The Securities and Exchange Commission (SEC) spends N10.3 billion annually on salaries of just 600 workers. This is amounting to N17.1 million per person a year.
The Senate said SEC was incurring deficit every year because it spends more than its revenue on salary and asks SEC Director-General, Lamido Yuguda, to commence necessary measures to reduce the workforce, according to Punch report
The directive was given to Yuguda when he appeared before the Senate Joint Committee on Finance and National Planning, at the ongoing stakeholders’ interactive session on the 2021-2023 Medium-Term Expenditure Framework and Fiscal Strategy Paper.
SEC annual revenue breakdown
- 2019 – total revenue was N8.36 billion
- 2020 – projected revenue is N5.47 billion
- 2021 – projected revenue is N8.30 billion
The Chairman of the joint panel, Senator Solomon Adeola, asked the DG to remit at least N300m to the Consolidated Revenue Fund Account before Thursday next week.
Senator Gabriel Suswam, queried SEC for projecting a total revenue of N8.3bn in 2021 while its expenditure was put at N14.4bn, which implies a deficit of N6.1 billion would be incurred.
He said, “You said you are top-heavy. Now, there are lots of young men who are on the street who are qualified and ready to work.
“The salary of just one person from the top-heavy management staff that you have can pay five young people who have the qualifications and capacity to do the job. When you generate N8bn and incur a deficit of N6.1bn, it is as good as your organisation does not exist.”
It is deeply concerning that SEC spends N10.30 billion on the wages of 600 people only, in a country where the minimum wage is N30,000 and over 80 million people classified as poor pre-pandemic.
Although the Senate raised a legitimate concern on the amount of money SEC spends on wages and admonished a useful advise, however, the Senate does not have the moral authority to query about extravagant spending.
Recall that in February, the NASS resolved to buy 400 units of exotic Toyota Camry 2020 model cars, which was reported to cost N35 million each, in a country where the official unemployment rate is 27.1%.
In the revised 2020 budget, which has been signed into law by President Buhari, National Assembly allocation was retained at N128 billion, which is the same as the original 2020 budget passed in December 2019, despite budget cuts in other sectors, with N27 billion budgeted for renovation of National Assembly Complex.

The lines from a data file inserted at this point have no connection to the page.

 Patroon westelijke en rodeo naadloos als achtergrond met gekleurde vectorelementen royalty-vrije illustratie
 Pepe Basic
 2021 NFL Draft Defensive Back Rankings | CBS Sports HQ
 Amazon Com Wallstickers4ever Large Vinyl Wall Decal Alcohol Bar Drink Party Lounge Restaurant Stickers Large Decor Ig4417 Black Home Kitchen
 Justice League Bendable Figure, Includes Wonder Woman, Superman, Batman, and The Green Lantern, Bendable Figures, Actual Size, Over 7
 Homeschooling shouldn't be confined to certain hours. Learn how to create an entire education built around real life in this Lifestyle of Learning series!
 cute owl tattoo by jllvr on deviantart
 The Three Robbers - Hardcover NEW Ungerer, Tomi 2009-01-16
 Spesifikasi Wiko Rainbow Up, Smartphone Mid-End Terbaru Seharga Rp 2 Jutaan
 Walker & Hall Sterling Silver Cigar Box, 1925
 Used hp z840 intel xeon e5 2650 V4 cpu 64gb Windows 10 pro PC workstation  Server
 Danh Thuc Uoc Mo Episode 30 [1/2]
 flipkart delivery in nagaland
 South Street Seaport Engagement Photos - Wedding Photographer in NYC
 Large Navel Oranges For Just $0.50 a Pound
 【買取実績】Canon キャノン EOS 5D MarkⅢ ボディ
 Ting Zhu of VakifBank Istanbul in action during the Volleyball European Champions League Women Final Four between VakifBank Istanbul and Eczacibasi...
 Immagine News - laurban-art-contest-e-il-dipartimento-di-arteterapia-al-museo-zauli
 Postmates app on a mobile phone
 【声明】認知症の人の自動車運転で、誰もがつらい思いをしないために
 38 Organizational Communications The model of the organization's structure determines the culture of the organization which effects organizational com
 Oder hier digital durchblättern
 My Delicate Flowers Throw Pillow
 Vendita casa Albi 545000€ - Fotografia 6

The President of the Senate Ahmad Lawan in June 2020, listed the approval of $28 billion (N10.08 trillion) external debt for Federal Government as one of the achievements of the senate in the past 1 year.
Senator Ndume in June said that the current situation is not sustainable. and called for reduced cost of governance.
It would be a turn around in Nigeria in the right direction, if the Senate and other elected officials, would start leading by example and reducing the cost of governance in the country.